Make love, not reality television.
In every state I have lived in, internet-only service is either not available or costs $5 less than a TV-internet bundle.
COE
This. I have a relative slow connection and a friend of mine tells me his is much faster.
I have up 10Mbps and down 50Mps and he has something that is 5 times as fast.The difference is that I have all ports open, his are closed below 1024. I have true limitless data, so I download as much as I like and am able to download faster than I can watch. He had to upgrade because he was reaching his data limit a few times.
His is cable, mine is VDSL. I should get 30 up and 100 down from my provider, but I can't even be bothered to call them and solve it.
I rather have no data limit than speed that I can't use. Luckily in Belgium there are options to go to several different providers.

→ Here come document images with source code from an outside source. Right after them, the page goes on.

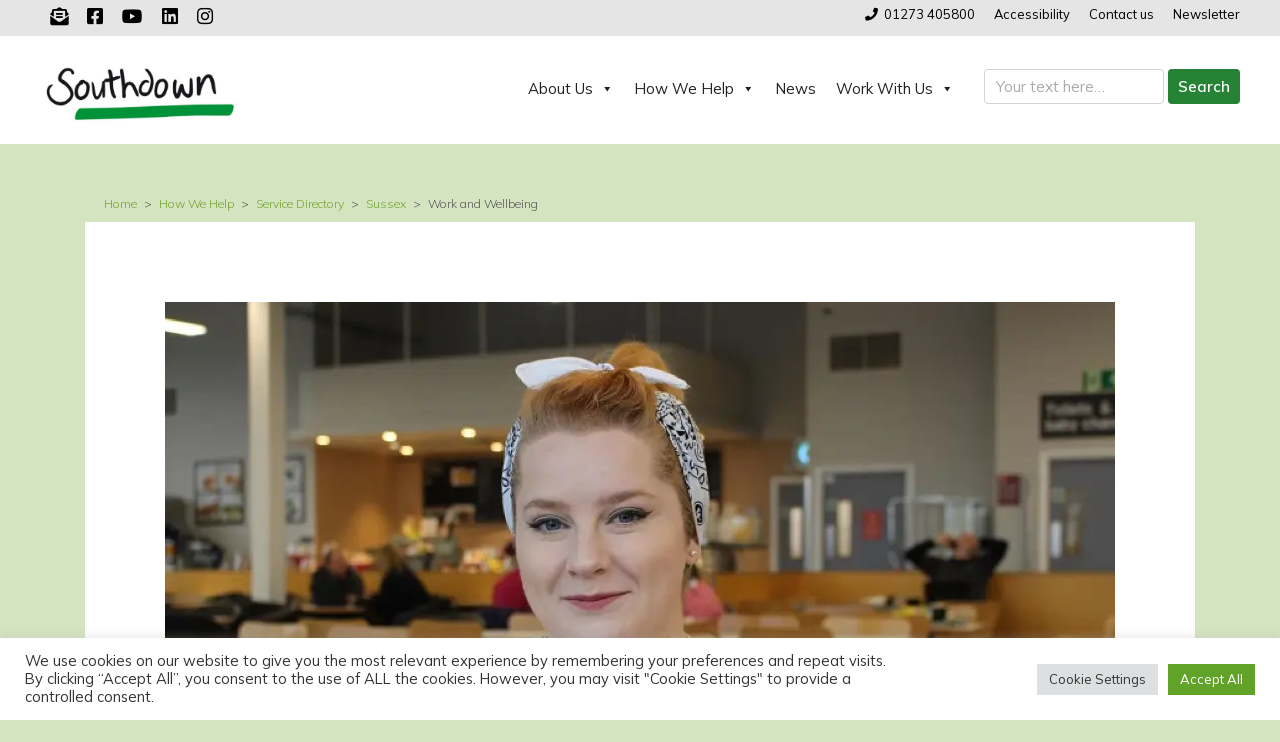

--- FILE ---
content_type: application/javascript
request_url: https://www.southdown.org/wp-content/cache/autoptimize/js/autoptimize_single_ff0ec73bfd1f1af50ee47e93d8d17405.js?ver=6.8.3
body_size: -282
content:
jQuery(function($){$(document).ready(function(){});$(window).load(function(){});});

Don't fight for your country, if your country does not fight for you.
Chromecast, You Tube, and a tablet or a phone, the number of full length high quality programs on You Tube is astounding. Want sports, get an antenna. Clearly the author is shilling for cable.
Murphy was an optimist
The only channel I need is the channel I'm presently watching.
That's why I generally buy just one or two flavours of potato chips at a time. If I had ten flavours in the house, I'd be hard pressed to eat anything else.

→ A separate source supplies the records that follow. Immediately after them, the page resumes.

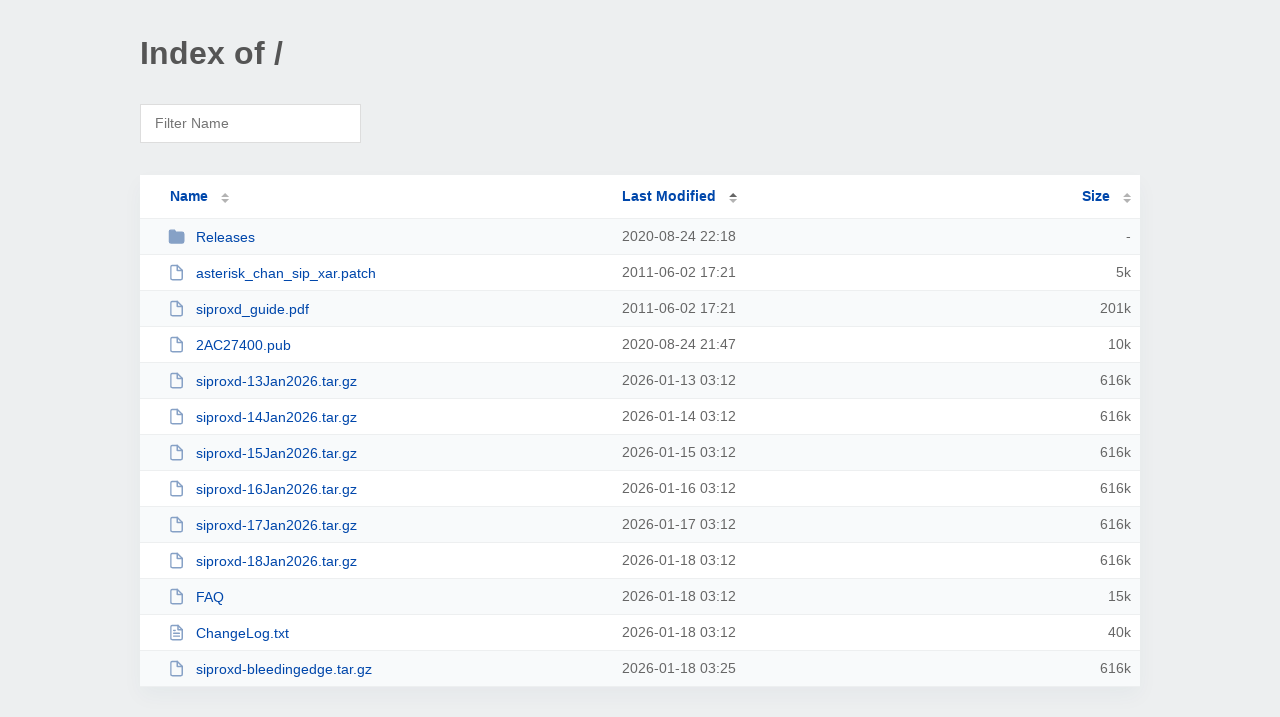

--- FILE ---
content_type: text/html; charset=UTF-8
request_url: http://siproxd.tuxworld.ch/?MA
body_size: 1526
content:
<!DOCTYPE html><html><head><meta http-equiv="Content-type" content="text/html; charset=UTF-8" /><meta name="viewport" content="width=device-width, initial-scale=1.0" /><link rel="stylesheet" href="/_autoindex/assets/css/autoindex.css" /><script src="/_autoindex/assets/js/tablesort.js"></script><script src="/_autoindex/assets/js/tablesort.number.js"></script><title>Index of /</title><style>@media (prefers-color-scheme:dark){body{background-color:#000!important}}</style></head><body><div class="content"><h1 style="color: #555;">Index of /</h1>
<div id="table-filter"><input type="text" name="keyword" id="filter-keyword" placeholder="Filter Name"></div>
<div id="table-list"><table id="table-content"><thead class="t-header"><tr><th class="colname"><a class="name" href="?NA"  onclick="return false"">Name</a></th><th class="colname" data-sort-method="number" aria-sort="ascending"><a href="?MD"  onclick="return false"">Last Modified</a></th><th class="colname" data-sort-method="number"><a href="?SA"  onclick="return false"">Size</a></th></tr></thead>
<tr><td data-sort="*releases"><a href="/Releases/"><img class="icon" src="/_autoindex/assets/icons/folder-fill.svg" alt="Directory">Releases</a></td><td data-sort="21500304">2020-08-24 22:18</td><td data-sort="-1">-</td></tr>
<tr><td data-sort="asterisk_chan_sip_xar.patch"><a href="/asterisk_chan_sip_xar.patch"><img class="icon" src="/_autoindex/assets/icons/file.svg" alt="File">asterisk_chan_sip_xar.patch</a></td><td data-sort="1307028065">2011-06-02 17:21</td><td data-sort="4345">      5k</td></tr>
<tr><td data-sort="siproxd_guide.pdf"><a href="/siproxd_guide.pdf"><img class="icon" src="/_autoindex/assets/icons/file.svg" alt="File">siproxd_guide.pdf</a></td><td data-sort="1307028068">2011-06-02 17:21</td><td data-sort="205737">    201k</td></tr>
<tr><td data-sort="2ac27400.pub"><a href="/2AC27400.pub"><img class="icon" src="/_autoindex/assets/icons/file.svg" alt="File">2AC27400.pub</a></td><td data-sort="1598298428">2020-08-24 21:47</td><td data-sort="9621">     10k</td></tr>
<tr><td data-sort="siproxd-13jan2026.tar.gz"><a href="/siproxd-13Jan2026.tar.gz"><img class="icon" src="/_autoindex/assets/icons/file.svg" alt="[CMP]">siproxd-13Jan2026.tar.gz</a></td><td data-sort="1768270323">2026-01-13 03:12</td><td data-sort="629932">    616k</td></tr>
<tr><td data-sort="siproxd-14jan2026.tar.gz"><a href="/siproxd-14Jan2026.tar.gz"><img class="icon" src="/_autoindex/assets/icons/file.svg" alt="[CMP]">siproxd-14Jan2026.tar.gz</a></td><td data-sort="1768356724">2026-01-14 03:12</td><td data-sort="629920">    616k</td></tr>
<tr><td data-sort="siproxd-15jan2026.tar.gz"><a href="/siproxd-15Jan2026.tar.gz"><img class="icon" src="/_autoindex/assets/icons/file.svg" alt="[CMP]">siproxd-15Jan2026.tar.gz</a></td><td data-sort="1768443124">2026-01-15 03:12</td><td data-sort="629937">    616k</td></tr>
<tr><td data-sort="siproxd-16jan2026.tar.gz"><a href="/siproxd-16Jan2026.tar.gz"><img class="icon" src="/_autoindex/assets/icons/file.svg" alt="[CMP]">siproxd-16Jan2026.tar.gz</a></td><td data-sort="1768529524">2026-01-16 03:12</td><td data-sort="629932">    616k</td></tr>
<tr><td data-sort="siproxd-17jan2026.tar.gz"><a href="/siproxd-17Jan2026.tar.gz"><img class="icon" src="/_autoindex/assets/icons/file.svg" alt="[CMP]">siproxd-17Jan2026.tar.gz</a></td><td data-sort="1768615924">2026-01-17 03:12</td><td data-sort="629930">    616k</td></tr>
<tr><td data-sort="siproxd-18jan2026.tar.gz"><a href="/siproxd-18Jan2026.tar.gz"><img class="icon" src="/_autoindex/assets/icons/file.svg" alt="[CMP]">siproxd-18Jan2026.tar.gz</a></td><td data-sort="1768702324">2026-01-18 03:12</td><td data-sort="629924">    616k</td></tr>
<tr><td data-sort="faq"><a href="/FAQ"><img class="icon" src="/_autoindex/assets/icons/file.svg" alt="File">FAQ</a></td><td data-sort="1768702324">2026-01-18 03:12</td><td data-sort="14884">     15k</td></tr>
<tr><td data-sort="changelog.txt"><a href="/ChangeLog.txt"><img class="icon" src="/_autoindex/assets/icons/file-text.svg" alt="[TXT]">ChangeLog.txt</a></td><td data-sort="1768702324">2026-01-18 03:12</td><td data-sort="40496">     40k</td></tr>
<tr><td data-sort="siproxd-bleedingedge.tar.gz"><a href="/siproxd-bleedingedge.tar.gz"><img class="icon" src="/_autoindex/assets/icons/file.svg" alt="[CMP]">siproxd-bleedingedge.tar.gz</a></td><td data-sort="1768703104">2026-01-18 03:25</td><td data-sort="630102">    616k</td></tr>
</table></div>
<address>Proudly Served by LiteSpeed Web Server at siproxd.tuxworld.ch Port 80</address></div><script>
	new Tablesort(document.getElementById("table-content"));
	var keywordInput = document.getElementById('filter-keyword');
	document.addEventListener('keyup', filterTable);

	function filterTable(e) {
		if (e.target.id != 'filter-keyword') return;

		var cols = document.querySelectorAll('tbody td:first-child');
		var keyword = keywordInput.value.toLowerCase();
		for (i = 0; i < cols.length; i++) {
			var text = cols[i].textContent.toLowerCase();
			if (text != 'parent directory') {
				cols[i].parentNode.style.display = text.indexOf(keyword) === -1 ? 'none' : 'table-row';
			}
		}
	}
</script></body></html>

I cut the cord years ago and pay for Netflix and Amazon Prime because there are no ads. I really, really hate ads.
Amazon Prime has been showing ads before some shows on the iPad, usually ads for more of their content. If I didn't use Amazon Prime for other benefits (e.g., reduced shipping costs), I would have dropped Amazon Prime already. I rarely view Amazon content on the iPad anymore because of this annoyance.
If/when Netflix starts showing ads, I will drop them, too.

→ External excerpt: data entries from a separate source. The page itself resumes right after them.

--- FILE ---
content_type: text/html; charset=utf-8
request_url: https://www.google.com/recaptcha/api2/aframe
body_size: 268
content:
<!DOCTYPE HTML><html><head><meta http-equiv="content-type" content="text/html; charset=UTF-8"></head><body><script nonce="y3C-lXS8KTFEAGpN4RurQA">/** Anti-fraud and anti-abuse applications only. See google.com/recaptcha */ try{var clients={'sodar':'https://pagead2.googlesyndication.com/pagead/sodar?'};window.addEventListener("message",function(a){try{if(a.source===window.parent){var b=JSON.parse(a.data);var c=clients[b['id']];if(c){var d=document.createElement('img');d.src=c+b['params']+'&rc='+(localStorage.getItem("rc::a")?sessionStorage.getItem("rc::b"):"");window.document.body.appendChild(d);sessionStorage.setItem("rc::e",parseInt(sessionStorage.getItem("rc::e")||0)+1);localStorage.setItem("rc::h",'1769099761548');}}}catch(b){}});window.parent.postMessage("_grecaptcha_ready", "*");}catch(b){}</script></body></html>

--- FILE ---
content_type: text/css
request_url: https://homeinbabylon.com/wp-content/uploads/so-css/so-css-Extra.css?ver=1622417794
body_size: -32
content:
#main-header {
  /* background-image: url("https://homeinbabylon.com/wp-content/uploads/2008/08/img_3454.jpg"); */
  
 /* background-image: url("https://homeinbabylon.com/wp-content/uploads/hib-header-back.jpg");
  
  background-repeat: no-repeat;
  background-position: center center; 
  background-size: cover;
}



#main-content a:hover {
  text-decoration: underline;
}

Ads in the middle of a program or movie break the flow. If I am watching television and ads are present (in a hotel room recently), I end up muting the television and ignoring the ads. That's when I brush my teeth or check my email.
Did I mention that I really, really hate ads? Why would I pay to view ads?
What a terrible article. Cutting the cord is about changing your viewing habits, not replacing cable with internet alternatives that give you exactly what you had before. Of course it's stupid to do the latter. If you're primary way of consuming media is live TV, then just subscribe to cable. That's what cable companies are for. The real question is, why do you need to watch so much live TV? Most cord cutters don't watch live TV very much, if at all. If they do watch live TV, they have an antenna just for the basic channels. My wife and I cut the cord about 8 years ago and almost everyone we know around our age or younger has as well. Out of all those cord cutters we know, we're the only ones who still watch live TV on the main prime-time channels and that's only because we're sometimes too impatient to wait for it to come out on Hulu. In fact, we'll quite often get teased from our friends over the fact that we still watch live TV. All you need is one or two streaming services (e.g. Netflix, Hulu, Amazon Prime) and maybe an OTA antenna. If you need more than that, you watch too much TV and need to find a hobby.
Agreed. Our internet provider (Shaw Canada) has been shamelessly begging for us to bundle cable with our internet for years now.